▸ PROVIDED TEXT:

I have read the other posts for this error and did not find much.

Any suggestions would be appreciated.
Thanks - -John

Posted: Wed Jun 22, 2011 7:09 am
by mhester
John,

I might have IBM support focus on the dsdlockd process. This can cause hangs like what you are experiencing. This may not be your issue, but worth the time to investigate.

We had this very issue and was related to the ownership of the dsdlockd process. We are Unix, but maybe this is a Windows issue too.

Worth a shot.

Posted: Wed Jun 22, 2011 8:16 am
by JPalatianos
Mike,
Thank you for that information. I will let IBM know and see what they come back with.
Thanks - - John

Posted: Wed Jun 22, 2011 8:22 am
by mhester
You are most welcome - report back and let us know what they find.

Posted: Wed Jun 22, 2011 11:44 am
by JPalatianos
IBM just got back with the following:

1) Patch being created to backport the environment variables - APT_PM_PLAYER_CONNECT_TIMEOUT, APT_PM_PLAYER_TIMEOUT - which will let the system keep running jobs even though it is overloaded
2) Get ETA for patch
3) Setup conference call with Prudential to explain what this patch will actually do and what suggestions we have going forward.


I will update when we have the patch available and installed.
Thanks - - John

Posted: Wed Jun 22, 2011 1:18 pm
by mhester
John,

Thanks for the update!

Posted: Mon Aug 22, 2011 1:33 pm
by JPalatianos
The latest on this issue.....IBM has narrowed the problem to the MKS toolkit. They had us generate many logs for them to analyze and they should be getting back to us with a resolution.

Posted: Fri Sep 16, 2011 8:42 am
by JPalatianos
hi,
Per IBM we have appled an upgrade to our MKS toolkit (Via patch supplied to us by IBM) and 2 weeks later it seems to have taken care of our orchestrate issues.
Thanks - - John

▸ EXERCISE:
Answer these questions using the forum thread above.
1. Which process did mhester suggest having IBM support focus on?
2. Which two environment variables was the patch being created to backport?
3. To what did IBM narrow the problem, according to the post from Mon Aug 22, 2011?

▸ PROVIDED DATA:
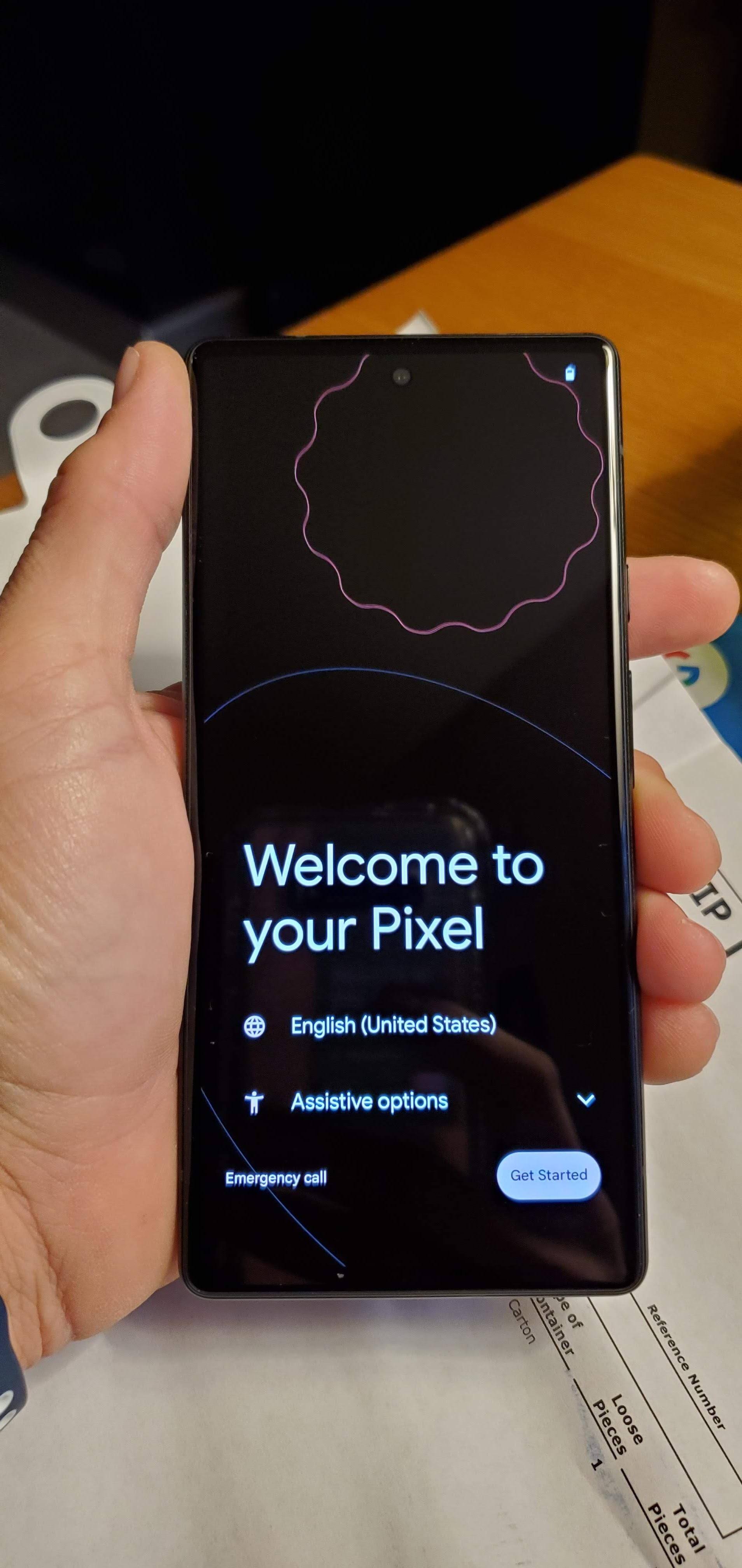 Customer provided, click to load a larger version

▸ ANSWER BOX:
1. The dsdlockd process.
2. APT_PM_PLAYER_CONNECT_TIMEOUT and APT_PM_PLAYER_TIMEOUT.
3. The MKS toolkit.